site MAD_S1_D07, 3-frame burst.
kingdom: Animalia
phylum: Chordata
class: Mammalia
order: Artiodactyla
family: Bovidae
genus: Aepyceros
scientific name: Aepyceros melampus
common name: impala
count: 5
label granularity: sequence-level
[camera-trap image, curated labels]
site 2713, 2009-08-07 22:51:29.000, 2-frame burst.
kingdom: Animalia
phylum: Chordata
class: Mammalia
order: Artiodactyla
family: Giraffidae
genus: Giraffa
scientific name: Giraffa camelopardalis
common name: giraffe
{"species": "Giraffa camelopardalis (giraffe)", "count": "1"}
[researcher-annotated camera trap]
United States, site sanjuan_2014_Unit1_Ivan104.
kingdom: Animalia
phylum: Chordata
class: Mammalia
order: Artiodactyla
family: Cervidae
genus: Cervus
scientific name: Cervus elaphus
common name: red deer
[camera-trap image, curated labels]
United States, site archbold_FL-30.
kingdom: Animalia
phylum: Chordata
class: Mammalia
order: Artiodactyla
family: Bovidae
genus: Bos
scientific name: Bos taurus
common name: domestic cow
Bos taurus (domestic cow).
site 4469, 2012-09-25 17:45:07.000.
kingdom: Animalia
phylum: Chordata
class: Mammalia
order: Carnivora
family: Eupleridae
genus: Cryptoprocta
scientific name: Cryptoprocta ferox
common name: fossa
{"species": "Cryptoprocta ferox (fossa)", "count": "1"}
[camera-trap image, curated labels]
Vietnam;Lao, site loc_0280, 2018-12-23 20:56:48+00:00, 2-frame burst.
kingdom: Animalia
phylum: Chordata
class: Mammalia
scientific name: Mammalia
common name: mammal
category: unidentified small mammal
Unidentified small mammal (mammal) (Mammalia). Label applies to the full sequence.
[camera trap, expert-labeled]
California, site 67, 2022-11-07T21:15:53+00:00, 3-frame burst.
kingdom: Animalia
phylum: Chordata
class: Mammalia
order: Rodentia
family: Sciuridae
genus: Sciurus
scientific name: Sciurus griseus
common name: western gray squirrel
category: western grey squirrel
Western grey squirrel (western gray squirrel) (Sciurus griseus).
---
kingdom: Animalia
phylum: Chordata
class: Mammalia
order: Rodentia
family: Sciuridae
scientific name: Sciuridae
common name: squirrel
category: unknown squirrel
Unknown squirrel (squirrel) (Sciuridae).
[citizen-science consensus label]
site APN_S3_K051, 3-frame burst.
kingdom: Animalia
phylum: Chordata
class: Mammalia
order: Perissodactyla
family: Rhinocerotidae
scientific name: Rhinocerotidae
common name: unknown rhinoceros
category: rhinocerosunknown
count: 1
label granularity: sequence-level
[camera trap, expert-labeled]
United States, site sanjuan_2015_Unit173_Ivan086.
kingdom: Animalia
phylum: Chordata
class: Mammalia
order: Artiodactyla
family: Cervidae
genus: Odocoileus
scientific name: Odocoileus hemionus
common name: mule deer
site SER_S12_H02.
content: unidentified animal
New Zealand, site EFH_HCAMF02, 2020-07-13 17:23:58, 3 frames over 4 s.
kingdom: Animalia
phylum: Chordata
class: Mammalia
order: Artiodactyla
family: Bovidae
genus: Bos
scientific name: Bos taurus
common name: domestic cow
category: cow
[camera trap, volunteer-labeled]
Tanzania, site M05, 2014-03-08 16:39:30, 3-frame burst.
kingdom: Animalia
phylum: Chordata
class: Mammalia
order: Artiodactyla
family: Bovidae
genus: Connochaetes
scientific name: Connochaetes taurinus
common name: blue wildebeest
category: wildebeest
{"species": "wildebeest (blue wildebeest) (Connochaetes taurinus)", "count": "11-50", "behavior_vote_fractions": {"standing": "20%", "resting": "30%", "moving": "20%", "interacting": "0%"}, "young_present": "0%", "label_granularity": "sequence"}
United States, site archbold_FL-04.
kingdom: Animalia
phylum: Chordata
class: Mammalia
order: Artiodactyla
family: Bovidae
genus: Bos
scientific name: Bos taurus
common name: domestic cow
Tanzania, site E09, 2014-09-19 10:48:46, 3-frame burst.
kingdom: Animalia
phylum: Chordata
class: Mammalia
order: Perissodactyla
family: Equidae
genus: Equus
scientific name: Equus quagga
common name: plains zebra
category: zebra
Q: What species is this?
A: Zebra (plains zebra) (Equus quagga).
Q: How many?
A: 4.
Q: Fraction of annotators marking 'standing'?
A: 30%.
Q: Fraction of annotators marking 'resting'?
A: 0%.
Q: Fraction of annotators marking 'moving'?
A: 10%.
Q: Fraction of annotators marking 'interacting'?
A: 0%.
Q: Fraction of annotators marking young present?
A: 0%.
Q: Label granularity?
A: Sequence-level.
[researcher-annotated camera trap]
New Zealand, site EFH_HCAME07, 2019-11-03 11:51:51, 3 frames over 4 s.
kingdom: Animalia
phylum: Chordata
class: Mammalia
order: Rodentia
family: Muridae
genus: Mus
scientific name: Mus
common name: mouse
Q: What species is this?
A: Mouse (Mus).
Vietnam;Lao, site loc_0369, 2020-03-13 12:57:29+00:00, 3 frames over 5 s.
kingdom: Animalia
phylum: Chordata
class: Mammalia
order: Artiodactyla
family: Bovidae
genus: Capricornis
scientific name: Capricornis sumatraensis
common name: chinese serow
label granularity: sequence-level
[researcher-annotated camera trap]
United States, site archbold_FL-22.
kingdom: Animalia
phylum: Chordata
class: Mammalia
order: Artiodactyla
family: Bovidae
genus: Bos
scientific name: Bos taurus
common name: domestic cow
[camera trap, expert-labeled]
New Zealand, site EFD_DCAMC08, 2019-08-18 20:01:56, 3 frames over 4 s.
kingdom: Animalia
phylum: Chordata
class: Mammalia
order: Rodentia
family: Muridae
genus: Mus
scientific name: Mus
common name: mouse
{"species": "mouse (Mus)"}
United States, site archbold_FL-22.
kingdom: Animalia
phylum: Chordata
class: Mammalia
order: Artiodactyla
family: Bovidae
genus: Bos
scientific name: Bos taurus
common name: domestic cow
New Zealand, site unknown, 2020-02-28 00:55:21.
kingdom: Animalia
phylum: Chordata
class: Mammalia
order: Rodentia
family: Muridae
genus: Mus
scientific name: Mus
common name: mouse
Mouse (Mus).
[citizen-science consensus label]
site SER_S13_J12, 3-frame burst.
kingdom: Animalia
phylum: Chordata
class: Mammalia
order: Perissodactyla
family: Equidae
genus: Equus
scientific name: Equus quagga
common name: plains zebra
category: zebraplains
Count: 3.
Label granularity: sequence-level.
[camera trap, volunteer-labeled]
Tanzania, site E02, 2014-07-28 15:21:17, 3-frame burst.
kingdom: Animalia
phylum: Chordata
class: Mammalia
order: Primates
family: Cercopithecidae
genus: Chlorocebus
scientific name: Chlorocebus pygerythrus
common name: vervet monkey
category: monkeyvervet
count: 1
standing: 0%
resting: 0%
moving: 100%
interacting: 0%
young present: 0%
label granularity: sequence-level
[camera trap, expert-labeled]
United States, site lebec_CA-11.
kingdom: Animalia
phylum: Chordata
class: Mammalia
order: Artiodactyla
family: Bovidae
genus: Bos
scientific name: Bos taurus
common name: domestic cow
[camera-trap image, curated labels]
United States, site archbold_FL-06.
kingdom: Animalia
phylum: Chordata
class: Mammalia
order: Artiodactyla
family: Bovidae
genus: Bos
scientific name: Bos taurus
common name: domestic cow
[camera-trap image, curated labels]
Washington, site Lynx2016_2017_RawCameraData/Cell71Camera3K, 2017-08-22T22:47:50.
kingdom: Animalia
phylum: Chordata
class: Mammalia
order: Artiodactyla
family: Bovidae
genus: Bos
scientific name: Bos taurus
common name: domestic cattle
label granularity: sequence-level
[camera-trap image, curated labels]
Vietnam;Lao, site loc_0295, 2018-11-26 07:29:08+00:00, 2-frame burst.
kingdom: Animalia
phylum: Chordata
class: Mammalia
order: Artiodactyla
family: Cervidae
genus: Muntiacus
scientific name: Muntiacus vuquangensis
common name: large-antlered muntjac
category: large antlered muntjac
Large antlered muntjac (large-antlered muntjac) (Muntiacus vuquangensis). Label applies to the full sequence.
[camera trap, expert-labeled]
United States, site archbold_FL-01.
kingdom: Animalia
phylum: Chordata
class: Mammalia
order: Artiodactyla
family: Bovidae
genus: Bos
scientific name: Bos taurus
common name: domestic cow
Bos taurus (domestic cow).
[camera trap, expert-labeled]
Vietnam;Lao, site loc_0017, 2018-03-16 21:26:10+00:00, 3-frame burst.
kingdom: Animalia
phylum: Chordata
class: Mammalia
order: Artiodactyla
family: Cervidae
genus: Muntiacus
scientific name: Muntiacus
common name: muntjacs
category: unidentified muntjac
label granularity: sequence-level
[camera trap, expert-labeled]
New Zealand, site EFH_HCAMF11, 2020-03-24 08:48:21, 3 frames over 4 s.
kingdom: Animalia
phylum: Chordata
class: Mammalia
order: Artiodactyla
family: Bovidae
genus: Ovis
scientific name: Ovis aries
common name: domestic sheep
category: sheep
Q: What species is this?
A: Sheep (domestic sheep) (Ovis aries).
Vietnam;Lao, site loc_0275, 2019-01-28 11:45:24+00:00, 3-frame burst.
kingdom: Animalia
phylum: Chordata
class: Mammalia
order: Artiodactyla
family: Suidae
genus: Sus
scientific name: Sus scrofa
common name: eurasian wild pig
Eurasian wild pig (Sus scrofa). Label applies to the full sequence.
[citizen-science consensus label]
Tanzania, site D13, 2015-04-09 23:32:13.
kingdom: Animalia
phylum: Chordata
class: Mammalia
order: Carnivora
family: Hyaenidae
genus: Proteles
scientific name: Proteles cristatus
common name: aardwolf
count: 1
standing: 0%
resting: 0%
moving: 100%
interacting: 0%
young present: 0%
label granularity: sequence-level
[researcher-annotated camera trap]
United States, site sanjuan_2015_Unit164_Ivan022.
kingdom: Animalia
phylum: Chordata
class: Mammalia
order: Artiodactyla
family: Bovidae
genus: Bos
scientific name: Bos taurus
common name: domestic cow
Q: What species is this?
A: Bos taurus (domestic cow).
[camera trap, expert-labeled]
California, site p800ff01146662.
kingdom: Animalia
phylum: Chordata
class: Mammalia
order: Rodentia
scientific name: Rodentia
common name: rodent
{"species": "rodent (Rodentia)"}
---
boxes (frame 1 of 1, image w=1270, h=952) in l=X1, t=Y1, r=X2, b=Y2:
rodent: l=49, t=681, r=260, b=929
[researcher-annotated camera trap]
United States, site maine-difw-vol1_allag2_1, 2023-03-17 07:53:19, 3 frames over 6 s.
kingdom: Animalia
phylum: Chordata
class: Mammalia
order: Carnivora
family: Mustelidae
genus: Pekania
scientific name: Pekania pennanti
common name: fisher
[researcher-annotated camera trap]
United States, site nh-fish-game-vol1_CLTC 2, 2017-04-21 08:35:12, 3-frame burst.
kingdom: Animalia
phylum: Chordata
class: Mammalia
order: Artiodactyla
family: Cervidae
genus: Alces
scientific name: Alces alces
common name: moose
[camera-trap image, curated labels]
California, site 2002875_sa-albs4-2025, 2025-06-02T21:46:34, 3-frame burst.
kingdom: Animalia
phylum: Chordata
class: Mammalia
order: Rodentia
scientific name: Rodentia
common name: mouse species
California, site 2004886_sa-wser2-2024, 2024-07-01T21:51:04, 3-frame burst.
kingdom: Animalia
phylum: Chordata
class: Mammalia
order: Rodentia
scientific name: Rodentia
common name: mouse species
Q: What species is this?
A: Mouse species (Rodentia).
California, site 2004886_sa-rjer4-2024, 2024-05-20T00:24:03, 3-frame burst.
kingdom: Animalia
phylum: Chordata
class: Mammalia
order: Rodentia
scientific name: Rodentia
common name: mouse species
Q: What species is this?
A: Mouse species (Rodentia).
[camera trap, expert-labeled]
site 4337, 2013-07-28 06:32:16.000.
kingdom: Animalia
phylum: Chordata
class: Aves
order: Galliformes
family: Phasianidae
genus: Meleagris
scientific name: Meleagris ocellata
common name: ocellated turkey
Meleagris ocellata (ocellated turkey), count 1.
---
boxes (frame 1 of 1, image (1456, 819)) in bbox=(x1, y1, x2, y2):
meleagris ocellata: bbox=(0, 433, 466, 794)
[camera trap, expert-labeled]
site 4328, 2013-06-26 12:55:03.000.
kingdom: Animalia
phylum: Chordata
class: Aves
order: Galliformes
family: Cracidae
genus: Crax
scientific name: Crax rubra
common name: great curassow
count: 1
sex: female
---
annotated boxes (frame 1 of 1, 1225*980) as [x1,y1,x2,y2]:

+++

● **What is being asked**
Go through the records above. Copy each line in which the string "States" appears.

● **Answer section**
United States, site sanjuan_2014_Unit1_Ivan104.
United States, site archbold_FL-30.
United States, site sanjuan_2015_Unit173_Ivan086.
United States, site archbold_FL-04.
United States, site archbold_FL-22.
United States, site archbold_FL-22.
United States, site lebec_CA-11.
United States, site archbold_FL-06.
United States, site archbold_FL-01.
United States, site sanjuan_2015_Unit164_Ivan022.
United States, site maine-difw-vol1_allag2_1, 2023-03-17 07:53:19, 3 frames over 6 s.
United States, site nh-fish-game-vol1_CLTC 2, 2017-04-21 08:35:12, 3-frame burst.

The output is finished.